▶ [PROBLEM STATEMENT] From the material below, pull out every line that contains the string "viewer". Case counts, so match uppercase and lowercase letters precisely.

▶ [EXERCISE INPUT]

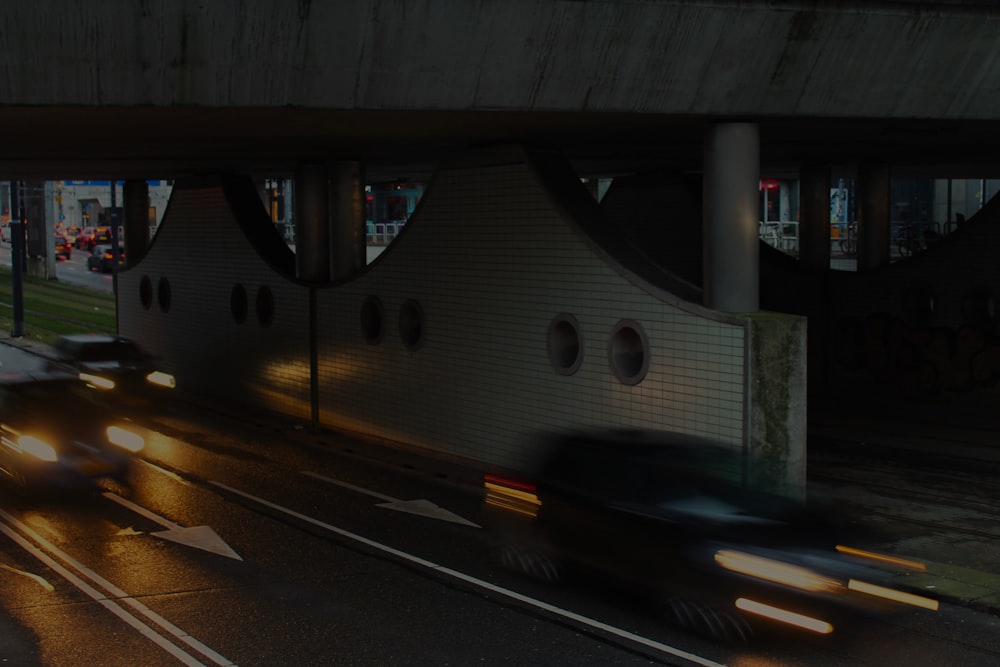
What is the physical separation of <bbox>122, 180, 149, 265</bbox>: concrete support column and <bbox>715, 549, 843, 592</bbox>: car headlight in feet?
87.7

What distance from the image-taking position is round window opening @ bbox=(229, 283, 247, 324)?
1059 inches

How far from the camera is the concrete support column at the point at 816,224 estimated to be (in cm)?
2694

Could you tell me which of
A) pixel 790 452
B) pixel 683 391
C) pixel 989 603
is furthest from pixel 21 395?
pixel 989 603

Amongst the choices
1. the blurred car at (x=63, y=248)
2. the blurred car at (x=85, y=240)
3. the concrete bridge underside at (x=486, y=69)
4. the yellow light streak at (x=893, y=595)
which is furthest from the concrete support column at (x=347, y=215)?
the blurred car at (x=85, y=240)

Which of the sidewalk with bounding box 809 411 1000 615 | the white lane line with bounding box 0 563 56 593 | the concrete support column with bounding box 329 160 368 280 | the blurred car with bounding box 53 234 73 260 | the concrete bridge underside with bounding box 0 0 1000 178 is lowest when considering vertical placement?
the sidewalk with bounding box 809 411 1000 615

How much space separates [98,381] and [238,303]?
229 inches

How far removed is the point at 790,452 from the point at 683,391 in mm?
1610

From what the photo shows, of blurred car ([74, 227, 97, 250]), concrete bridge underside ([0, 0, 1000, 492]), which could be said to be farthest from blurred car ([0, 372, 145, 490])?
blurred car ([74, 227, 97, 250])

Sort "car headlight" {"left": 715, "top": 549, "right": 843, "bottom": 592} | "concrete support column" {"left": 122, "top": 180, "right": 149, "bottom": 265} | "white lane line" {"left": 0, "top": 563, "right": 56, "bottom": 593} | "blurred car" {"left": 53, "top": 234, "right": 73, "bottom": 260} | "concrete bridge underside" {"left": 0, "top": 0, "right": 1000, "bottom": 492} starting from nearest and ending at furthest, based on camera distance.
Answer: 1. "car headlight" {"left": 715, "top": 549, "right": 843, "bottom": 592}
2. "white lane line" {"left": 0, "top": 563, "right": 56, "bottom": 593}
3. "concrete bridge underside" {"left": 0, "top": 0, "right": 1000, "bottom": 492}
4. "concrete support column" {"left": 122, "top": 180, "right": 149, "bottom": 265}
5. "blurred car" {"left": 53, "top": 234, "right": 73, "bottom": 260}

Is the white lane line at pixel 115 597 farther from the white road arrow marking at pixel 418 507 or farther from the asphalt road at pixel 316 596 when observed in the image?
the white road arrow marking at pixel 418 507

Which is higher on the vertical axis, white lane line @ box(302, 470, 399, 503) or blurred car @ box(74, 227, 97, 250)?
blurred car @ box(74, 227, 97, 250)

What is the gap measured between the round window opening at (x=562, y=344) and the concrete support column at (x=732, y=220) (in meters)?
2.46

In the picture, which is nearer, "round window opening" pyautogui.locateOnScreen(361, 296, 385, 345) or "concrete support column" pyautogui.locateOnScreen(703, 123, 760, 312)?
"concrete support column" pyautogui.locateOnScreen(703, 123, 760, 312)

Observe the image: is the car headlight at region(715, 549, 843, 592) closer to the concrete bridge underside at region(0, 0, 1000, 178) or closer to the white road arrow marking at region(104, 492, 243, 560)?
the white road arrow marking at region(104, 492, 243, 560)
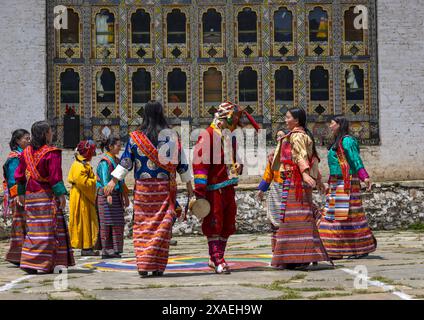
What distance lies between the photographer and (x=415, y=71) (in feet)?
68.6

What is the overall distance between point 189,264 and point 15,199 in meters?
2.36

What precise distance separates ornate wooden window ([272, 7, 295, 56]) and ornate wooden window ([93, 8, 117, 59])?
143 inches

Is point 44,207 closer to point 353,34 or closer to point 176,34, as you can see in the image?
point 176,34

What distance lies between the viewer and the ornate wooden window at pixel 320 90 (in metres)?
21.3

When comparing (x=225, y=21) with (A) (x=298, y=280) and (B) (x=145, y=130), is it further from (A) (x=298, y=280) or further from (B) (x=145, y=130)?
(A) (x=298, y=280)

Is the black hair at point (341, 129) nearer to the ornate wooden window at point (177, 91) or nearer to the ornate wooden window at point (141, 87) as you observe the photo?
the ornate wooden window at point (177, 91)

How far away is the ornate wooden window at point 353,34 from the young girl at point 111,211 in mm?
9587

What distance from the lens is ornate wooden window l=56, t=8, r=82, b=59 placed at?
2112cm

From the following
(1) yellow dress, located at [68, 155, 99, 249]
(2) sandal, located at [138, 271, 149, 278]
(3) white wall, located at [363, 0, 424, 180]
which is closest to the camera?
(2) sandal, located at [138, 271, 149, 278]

==

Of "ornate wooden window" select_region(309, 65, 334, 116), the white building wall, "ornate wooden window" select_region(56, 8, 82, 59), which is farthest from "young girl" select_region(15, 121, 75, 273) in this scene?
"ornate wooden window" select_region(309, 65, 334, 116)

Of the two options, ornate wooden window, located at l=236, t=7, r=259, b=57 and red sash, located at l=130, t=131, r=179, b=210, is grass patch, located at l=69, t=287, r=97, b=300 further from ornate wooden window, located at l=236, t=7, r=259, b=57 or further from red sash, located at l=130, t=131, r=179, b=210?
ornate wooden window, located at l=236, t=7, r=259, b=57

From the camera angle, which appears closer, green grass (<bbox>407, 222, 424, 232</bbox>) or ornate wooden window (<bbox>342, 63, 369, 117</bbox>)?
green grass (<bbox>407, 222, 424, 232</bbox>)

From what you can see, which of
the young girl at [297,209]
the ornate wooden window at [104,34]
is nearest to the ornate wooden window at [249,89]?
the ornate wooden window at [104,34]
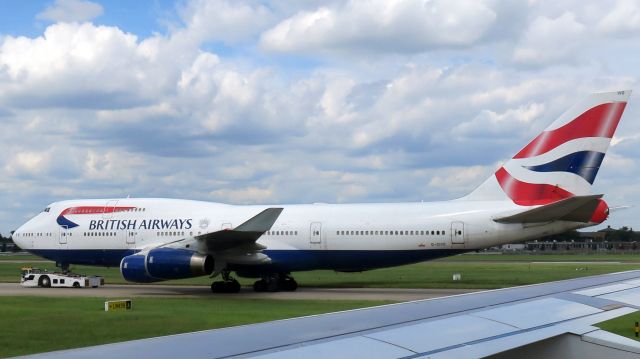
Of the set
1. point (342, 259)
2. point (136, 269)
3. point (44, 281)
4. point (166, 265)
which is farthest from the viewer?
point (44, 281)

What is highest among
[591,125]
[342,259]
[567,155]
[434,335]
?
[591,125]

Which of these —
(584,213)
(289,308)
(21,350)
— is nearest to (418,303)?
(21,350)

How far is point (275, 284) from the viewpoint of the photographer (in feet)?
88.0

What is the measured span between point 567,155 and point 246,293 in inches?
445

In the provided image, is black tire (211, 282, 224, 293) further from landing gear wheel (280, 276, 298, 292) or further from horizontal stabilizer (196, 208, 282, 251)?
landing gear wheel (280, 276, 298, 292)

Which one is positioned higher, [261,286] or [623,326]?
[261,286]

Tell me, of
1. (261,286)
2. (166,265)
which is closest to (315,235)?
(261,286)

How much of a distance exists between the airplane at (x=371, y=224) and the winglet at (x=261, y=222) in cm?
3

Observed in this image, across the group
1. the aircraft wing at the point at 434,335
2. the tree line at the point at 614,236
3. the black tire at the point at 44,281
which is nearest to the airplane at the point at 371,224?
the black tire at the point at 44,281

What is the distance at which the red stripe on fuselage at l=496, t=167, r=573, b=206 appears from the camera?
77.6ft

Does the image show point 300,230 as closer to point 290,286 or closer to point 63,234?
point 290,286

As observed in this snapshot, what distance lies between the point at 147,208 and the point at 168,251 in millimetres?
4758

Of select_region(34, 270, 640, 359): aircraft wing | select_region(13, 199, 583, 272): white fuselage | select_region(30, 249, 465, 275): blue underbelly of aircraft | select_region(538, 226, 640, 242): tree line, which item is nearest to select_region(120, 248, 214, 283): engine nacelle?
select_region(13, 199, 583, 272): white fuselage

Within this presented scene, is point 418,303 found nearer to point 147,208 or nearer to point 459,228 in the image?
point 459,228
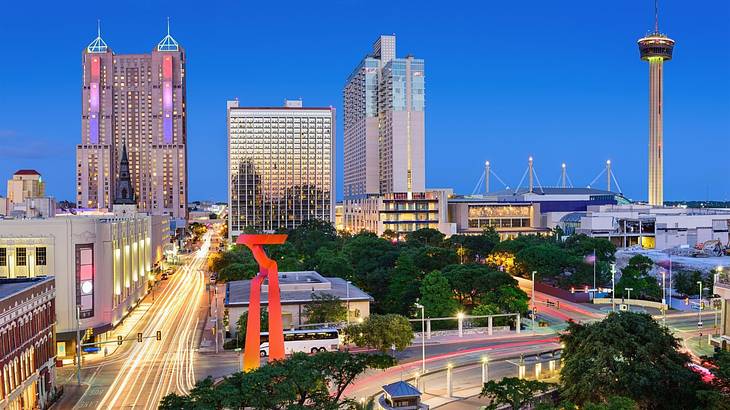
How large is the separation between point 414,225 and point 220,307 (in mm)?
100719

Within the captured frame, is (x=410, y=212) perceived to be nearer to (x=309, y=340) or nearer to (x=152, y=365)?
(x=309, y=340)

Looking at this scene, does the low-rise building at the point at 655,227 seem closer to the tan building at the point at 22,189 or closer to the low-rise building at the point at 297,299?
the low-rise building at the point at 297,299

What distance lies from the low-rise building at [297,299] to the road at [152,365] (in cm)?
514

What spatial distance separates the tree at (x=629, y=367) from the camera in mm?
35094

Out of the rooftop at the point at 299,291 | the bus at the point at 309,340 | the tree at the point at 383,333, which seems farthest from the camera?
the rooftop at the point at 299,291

▶ [RESPONSE BELOW]
What distance lies between the viewer and the ornate wooden window at pixel 320 90 (in metres)?
which is farthest from the viewer?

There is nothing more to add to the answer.